(Stored entries)
▼▼▼

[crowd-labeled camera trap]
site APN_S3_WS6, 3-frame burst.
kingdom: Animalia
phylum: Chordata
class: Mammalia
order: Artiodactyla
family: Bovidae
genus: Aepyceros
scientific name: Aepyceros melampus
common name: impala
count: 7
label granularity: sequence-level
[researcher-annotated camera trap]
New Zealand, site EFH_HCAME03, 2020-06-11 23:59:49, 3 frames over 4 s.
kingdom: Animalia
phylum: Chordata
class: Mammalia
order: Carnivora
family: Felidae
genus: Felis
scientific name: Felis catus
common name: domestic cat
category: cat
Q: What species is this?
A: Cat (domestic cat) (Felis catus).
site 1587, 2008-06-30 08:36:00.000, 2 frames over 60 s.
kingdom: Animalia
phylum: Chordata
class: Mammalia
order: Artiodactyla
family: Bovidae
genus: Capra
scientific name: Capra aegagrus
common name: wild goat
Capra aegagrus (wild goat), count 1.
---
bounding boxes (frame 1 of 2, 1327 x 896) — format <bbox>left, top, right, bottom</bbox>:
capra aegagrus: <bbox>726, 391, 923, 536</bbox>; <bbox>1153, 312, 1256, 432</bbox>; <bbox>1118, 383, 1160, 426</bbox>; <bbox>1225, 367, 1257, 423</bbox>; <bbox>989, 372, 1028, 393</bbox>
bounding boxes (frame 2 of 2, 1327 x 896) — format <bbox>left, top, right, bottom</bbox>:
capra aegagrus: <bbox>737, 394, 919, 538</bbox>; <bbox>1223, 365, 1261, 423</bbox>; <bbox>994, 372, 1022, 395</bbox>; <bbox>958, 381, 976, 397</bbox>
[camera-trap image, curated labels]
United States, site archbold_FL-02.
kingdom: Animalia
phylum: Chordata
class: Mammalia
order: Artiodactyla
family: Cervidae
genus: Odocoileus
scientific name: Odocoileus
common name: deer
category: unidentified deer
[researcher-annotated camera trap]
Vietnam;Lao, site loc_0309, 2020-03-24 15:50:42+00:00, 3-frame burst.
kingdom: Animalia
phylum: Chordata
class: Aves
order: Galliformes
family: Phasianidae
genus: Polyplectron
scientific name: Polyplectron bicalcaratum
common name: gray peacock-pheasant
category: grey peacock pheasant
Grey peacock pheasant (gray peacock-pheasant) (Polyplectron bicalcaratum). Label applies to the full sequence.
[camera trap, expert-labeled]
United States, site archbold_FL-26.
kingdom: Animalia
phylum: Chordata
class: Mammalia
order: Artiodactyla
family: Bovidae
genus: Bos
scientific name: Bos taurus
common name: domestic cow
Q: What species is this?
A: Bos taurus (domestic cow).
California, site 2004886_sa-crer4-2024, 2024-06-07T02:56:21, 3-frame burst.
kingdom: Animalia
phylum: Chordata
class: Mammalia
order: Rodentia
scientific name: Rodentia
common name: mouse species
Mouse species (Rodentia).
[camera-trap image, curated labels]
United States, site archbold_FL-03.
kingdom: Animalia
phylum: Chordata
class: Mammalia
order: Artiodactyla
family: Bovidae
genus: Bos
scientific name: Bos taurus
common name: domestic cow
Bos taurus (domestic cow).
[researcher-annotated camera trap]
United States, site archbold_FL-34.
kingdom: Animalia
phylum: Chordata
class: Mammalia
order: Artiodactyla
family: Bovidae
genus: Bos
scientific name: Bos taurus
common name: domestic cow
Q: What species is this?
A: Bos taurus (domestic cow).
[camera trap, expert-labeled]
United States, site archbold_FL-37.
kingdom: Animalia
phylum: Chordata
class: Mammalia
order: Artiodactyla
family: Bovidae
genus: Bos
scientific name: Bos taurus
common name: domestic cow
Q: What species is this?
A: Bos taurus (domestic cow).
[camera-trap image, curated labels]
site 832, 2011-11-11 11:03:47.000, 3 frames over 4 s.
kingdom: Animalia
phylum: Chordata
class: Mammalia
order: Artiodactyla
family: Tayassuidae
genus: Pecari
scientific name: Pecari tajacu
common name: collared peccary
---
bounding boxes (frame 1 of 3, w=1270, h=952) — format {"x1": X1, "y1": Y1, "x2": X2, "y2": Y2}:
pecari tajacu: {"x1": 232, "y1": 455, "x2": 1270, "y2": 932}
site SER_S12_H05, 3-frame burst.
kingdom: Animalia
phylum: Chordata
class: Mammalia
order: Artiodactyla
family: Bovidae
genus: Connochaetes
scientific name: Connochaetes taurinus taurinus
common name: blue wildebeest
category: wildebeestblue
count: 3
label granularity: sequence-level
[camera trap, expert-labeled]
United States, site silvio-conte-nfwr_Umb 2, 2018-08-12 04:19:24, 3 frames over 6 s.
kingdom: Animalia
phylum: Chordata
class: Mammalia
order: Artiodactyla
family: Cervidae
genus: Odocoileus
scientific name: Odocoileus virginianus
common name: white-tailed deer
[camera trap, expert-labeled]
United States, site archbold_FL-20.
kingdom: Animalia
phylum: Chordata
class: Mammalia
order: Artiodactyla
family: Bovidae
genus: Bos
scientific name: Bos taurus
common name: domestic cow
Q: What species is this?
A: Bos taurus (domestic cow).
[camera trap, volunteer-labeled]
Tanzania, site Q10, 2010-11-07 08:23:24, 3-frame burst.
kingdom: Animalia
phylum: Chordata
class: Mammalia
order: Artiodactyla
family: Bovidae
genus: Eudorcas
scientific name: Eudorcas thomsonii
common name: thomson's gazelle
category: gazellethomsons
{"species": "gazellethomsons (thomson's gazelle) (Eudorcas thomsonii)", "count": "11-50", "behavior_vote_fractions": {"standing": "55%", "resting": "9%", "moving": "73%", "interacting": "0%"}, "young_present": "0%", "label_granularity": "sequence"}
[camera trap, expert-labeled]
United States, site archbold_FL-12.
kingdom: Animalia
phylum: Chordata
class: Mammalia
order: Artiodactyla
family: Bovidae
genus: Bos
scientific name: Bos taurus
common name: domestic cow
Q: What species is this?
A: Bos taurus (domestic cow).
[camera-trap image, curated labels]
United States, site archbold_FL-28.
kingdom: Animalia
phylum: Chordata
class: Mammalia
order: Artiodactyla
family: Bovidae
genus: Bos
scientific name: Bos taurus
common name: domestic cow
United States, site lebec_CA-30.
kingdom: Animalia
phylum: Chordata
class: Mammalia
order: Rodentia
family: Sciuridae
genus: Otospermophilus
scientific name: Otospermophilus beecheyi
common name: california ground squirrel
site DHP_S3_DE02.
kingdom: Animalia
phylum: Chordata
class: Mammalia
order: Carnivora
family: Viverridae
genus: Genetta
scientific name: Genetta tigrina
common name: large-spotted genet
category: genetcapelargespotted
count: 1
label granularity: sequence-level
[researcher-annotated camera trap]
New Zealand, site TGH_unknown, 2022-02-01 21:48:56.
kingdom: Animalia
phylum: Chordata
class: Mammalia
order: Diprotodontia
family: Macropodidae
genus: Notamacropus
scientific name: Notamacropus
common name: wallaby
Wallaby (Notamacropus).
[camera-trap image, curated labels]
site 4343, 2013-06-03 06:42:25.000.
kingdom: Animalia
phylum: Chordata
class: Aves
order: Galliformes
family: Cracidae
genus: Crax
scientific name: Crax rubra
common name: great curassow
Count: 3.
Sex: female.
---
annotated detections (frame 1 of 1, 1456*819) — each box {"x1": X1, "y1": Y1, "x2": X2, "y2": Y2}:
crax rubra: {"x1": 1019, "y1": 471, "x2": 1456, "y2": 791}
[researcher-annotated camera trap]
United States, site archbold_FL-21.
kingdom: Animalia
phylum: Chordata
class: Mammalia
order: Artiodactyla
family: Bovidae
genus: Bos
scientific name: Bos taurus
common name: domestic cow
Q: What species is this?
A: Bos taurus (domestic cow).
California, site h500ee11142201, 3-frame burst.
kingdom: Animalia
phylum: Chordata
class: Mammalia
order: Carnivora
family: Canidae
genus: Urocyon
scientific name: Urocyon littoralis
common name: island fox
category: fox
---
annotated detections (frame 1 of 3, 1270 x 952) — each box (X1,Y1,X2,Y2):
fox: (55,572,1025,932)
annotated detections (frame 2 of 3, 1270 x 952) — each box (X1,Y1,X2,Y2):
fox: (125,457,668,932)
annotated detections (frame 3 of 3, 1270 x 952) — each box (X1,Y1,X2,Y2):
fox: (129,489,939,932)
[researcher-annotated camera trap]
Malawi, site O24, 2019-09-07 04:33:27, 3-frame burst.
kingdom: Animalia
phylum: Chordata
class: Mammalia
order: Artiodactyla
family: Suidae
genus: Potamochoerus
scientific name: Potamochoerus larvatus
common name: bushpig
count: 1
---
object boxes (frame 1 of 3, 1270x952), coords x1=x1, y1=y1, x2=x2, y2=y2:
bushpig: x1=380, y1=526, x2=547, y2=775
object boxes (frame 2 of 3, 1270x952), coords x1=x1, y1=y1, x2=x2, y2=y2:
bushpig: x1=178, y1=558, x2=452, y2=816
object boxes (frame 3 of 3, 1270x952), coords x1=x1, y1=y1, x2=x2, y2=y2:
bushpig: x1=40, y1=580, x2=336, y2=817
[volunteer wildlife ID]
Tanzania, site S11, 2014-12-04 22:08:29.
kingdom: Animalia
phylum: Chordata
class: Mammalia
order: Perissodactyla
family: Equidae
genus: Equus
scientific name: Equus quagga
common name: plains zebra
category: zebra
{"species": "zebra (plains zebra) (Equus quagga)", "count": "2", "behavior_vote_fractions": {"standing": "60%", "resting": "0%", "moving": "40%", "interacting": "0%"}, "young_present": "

▲▲▲

> _Required work_: Each line above that contains the word "over" must be copied.

> _Task result_:
New Zealand, site EFH_HCAME03, 2020-06-11 23:59:49, 3 frames over 4 s.
site 1587, 2008-06-30 08:36:00.000, 2 frames over 60 s.
site 832, 2011-11-11 11:03:47.000, 3 frames over 4 s.
United States, site silvio-conte-nfwr_Umb 2, 2018-08-12 04:19:24, 3 frames over 6 s.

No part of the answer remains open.